Tom Wheeler: Florida Legislature Needs to Focus on Property Insurance Reform

I want to thank the Florida Legislature for its hard work and wisdom in passing COVID liability protections earlier this year. This was something that all of us in the healthcare industry needed. There is still much work to bring our economy back to full speed, but the COVID liability protection was a great move and perhaps points to another area where similar reform is needed.

I just read a report in April that found that although only eight percent of the property insurance claims in the nation were from Florida, the Sunshine State accounted for more than 70 percent of the country’s property insurance litigation. Why is this? It comes down to the fact that it is too easy to sue insurers for bad faith and the courts are too unpredictable on how they will deal with lawsuits over bad faith.

I am not arguing for there to be a complete ban for lawsuits over bad faith, but there needs to be a provision for insurance companies to comply with a set of legislative guidelines so that once they do, they are exempted from a bad faith charge. That would immediately rein in the wild swings that lawyers take, looking for a windfall and keep the bad faith lawsuits relegated to those where true bad faith occurred.
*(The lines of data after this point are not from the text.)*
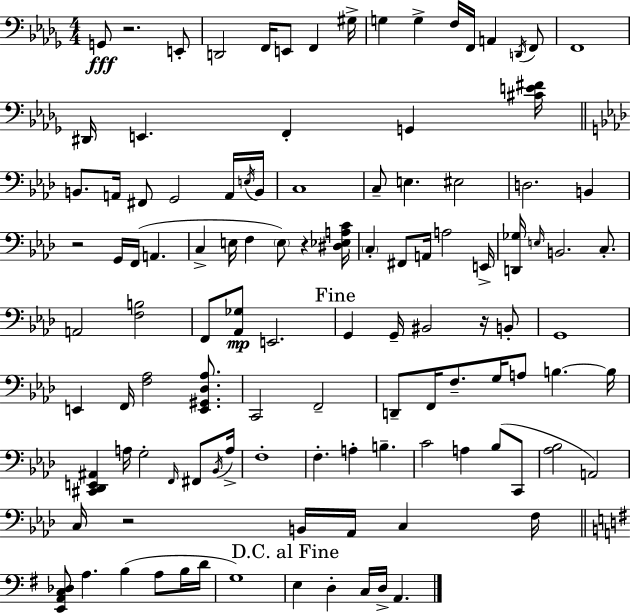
{
  \clef bass
  \numericTimeSignature
  \time 4/4
  \key bes \minor
  g,8\fff r2. e,8-. | d,2 f,16 e,8 f,4 gis16-> | g4 g4-> f16 f,16 a,4 \acciaccatura { d,16 } f,8 | f,1 | \break dis,16 e,4. f,4-. g,4 | <cis' e' fis'>16 \bar "||" \break \key f \minor b,8. a,16 fis,8 g,2 a,16 \acciaccatura { e16 } | b,16 c1 | c8-- e4. eis2 | d2. b,4 | \break r2 g,16 f,16( a,4. | c4-> e16 f4 \parenthesize e8) r4 | <dis ees a c'>16 \parenthesize c4-. fis,8 a,16 a2 | e,16-> <d, ges>16 \grace { e16 } b,2. c8.-. | \break a,2 <f b>2 | f,8 <aes, ges>8\mp e,2. | \mark "Fine" g,4 g,16-- bis,2 r16 | b,8-. g,1 | \break e,4 f,16 <f aes>2 <e, gis, des aes>8. | c,2 f,2-- | d,8-- f,16 f8.-- g16 a8 b4.~~ | b16 <cis, des, e, ais,>4 a16 g2-. \grace { f,16 } | \break fis,8 \acciaccatura { bes,16 } a16-> f1-. | f4.-. a4-. b4.-- | c'2 a4 | bes8( c,8 <aes bes>2 a,2) | \break c16 r2 b,16 aes,16 c4 | f16 \bar "||" \break \key g \major <e, a, c des>8 a4. b4( a8 b16 d'16 | g1) | \mark "D.C. al Fine" e4 d4-. c16 d16-> a,4. | \bar "|."
}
Until a year ago, Florida was included on the American Tort Reform Association‘s annual list of judicial hellholes. Also, every year, Citizens Against Lawsuit Abuse publishes an independent report to estimate what consumers pay in tort taxes annually. This year, the report estimated that every Floridian pays just over $250 a year in extra costs due to excessive lawsuits. For a family of 4, that means $1,000. There are a lot of things that a non-taxed $1,000 could buy.

A major part of that tort tax is the increased cost of property insurance. In fact, the biggest issue facing Florida right now is the rising cost of property insurance. It is beginning to affect homeowners, vacation homeowners and renters. On average, since 2016, property insurance rates have gone up more than 30 percent. Some reports estimate that many of our main carriers will increase rates by 15-30 percent this year alone. Expensive insurance is better than no insurance, but no insurance means that the taxpayer-backed and funded Citizens Property Insurance is the only option. A lot of folks would rather not have Citizens Property Insurance as their only option.

A property insurance crisis will also affect all of the elements of our real estate industry. If unaddressed, this issue alone will cause a premature market slowdown, caused simply by a failure to act. The Legislature needs to take a lesson from its own playbook on COVID liability reform to work on property liability reform and get this right before it is too late.

Tom Wheeler is the president of DetailingTally in Tallahassee.